[slurm-users] Getting usage reporting from sacct/sreport

2,716 views
Skip to first unread message

Thomas Arildsen

unread,
Mar 25, 2023, 11:19:33 AM3/25/23
to slurm...@lists.schedmd.com
I am experimenting with getting information from a Slurm cluster on how
many resources each user has been consuming. I would like to get
accumulated amount of CPU and GPU time over specified periods. GPU
resources reported by type of GPU would be extra helpful.
I am currently looking at sacct where I try options like:

sacct -a --starttime=2023-03-21T00:00 --
format="user,totalcpu,tresusageintot%100"

"tresusageintot" shows me:
"cpu=00:00:20,energy=0,fs/disk=0,mem=0,pages=3465,vmem=285140K ", so
GPU information does not seem to be included and I have found no other
option that can tell me.
Also, it shows me individual job steps which I would really just like
to aggregate. In fact I would just like to aggregate per user and
ignore individual jobs.

I have also tried `sreport`, but I cannot really get anything useful
out of it at the user level. For example:

sreport user TopUsage
-----------------------------------------------------------------------
---------
Top 10 Users 2023-03-21T00:00:00 - 2023-03-21T23:59:59 (86400 secs)
Usage reported in CPU Minutes
-----------------------------------------------------------------------
---------
Cluster Login Proper Name Account Used Energy
--------- --------- --------------- --------------- --------- --------

It just gives me an empty table with no user information. I am guessing
something is not configured right here to be storing that data.

I have "AccountingStorageTRES=gres/gpu" in slurm.conf. I am not sure
what more I should perhaps put here.

I hope someone can advise on what I am missing here and how I can best
get the usage stats I am hoping for.

--*--

▶ **SET TASK**
Can you transcribe the part of the Slurm usage post that opens with the words containing "Also, it shows" and closes with "ignore individual jobs."? Rely on the Slurm usage post alone.

--*--

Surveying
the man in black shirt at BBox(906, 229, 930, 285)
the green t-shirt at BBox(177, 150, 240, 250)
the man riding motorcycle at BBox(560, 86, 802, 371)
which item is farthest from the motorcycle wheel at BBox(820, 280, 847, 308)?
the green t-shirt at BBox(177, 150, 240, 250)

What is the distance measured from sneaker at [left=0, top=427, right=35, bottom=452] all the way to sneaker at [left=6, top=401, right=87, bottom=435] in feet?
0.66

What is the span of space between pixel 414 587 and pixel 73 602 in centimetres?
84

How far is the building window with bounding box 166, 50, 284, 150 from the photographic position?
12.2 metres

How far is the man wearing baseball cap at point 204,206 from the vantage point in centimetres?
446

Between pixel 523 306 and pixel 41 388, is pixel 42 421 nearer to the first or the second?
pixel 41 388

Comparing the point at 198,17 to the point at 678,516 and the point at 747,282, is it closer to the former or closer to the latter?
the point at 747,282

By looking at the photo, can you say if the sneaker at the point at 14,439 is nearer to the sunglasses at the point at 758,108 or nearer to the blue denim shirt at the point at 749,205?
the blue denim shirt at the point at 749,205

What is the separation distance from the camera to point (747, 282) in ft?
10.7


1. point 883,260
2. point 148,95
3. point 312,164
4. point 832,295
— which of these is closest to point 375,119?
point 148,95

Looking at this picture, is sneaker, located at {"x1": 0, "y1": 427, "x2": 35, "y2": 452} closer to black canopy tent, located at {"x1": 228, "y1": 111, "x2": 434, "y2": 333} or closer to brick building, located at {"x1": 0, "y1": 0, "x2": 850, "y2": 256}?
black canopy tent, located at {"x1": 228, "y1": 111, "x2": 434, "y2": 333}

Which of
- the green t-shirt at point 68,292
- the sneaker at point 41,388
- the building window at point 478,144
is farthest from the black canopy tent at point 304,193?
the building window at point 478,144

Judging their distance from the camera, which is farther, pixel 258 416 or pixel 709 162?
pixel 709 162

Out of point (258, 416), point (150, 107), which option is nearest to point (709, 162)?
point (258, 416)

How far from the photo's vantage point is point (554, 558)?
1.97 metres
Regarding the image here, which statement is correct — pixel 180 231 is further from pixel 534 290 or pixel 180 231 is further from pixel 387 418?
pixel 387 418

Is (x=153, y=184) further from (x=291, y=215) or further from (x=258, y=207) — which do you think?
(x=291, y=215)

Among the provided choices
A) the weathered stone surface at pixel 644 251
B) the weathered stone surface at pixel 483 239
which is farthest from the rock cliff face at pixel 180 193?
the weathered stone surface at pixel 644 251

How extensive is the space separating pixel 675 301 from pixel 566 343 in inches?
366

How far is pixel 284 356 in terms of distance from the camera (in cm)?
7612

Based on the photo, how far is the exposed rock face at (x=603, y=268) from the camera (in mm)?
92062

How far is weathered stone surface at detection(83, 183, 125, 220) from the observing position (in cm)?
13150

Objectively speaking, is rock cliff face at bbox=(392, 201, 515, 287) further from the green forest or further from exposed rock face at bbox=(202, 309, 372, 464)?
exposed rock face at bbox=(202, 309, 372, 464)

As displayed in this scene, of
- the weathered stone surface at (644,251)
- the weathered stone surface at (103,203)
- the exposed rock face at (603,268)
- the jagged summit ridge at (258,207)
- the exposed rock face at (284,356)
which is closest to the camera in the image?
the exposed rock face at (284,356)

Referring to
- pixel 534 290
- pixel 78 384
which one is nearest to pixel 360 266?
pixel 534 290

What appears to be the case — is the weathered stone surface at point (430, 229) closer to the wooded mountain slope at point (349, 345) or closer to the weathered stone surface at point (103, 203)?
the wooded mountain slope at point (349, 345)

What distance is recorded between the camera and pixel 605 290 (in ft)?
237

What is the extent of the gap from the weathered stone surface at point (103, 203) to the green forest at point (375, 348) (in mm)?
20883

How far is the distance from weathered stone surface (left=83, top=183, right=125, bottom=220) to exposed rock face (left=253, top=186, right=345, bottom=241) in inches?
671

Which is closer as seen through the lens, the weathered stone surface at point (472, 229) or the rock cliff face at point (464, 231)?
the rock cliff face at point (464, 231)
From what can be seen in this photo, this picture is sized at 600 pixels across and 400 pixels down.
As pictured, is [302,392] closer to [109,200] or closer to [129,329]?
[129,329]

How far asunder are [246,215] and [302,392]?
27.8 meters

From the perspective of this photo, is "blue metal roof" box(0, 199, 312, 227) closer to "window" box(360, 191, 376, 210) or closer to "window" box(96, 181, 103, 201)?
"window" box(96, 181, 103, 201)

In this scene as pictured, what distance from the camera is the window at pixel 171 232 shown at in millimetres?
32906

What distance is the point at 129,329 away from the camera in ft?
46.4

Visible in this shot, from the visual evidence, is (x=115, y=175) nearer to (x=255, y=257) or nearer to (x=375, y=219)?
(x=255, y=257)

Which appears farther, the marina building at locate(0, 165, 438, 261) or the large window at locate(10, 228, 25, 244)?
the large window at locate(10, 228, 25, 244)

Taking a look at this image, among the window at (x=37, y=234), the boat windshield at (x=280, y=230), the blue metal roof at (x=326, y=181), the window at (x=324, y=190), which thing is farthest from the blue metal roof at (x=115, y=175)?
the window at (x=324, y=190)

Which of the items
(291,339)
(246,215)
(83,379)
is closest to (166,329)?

--*--

▶ **THE RESULT**
Also, it shows me individual job steps which I would really just like
to aggregate. In fact I would just like to aggregate per user and
ignore individual jobs.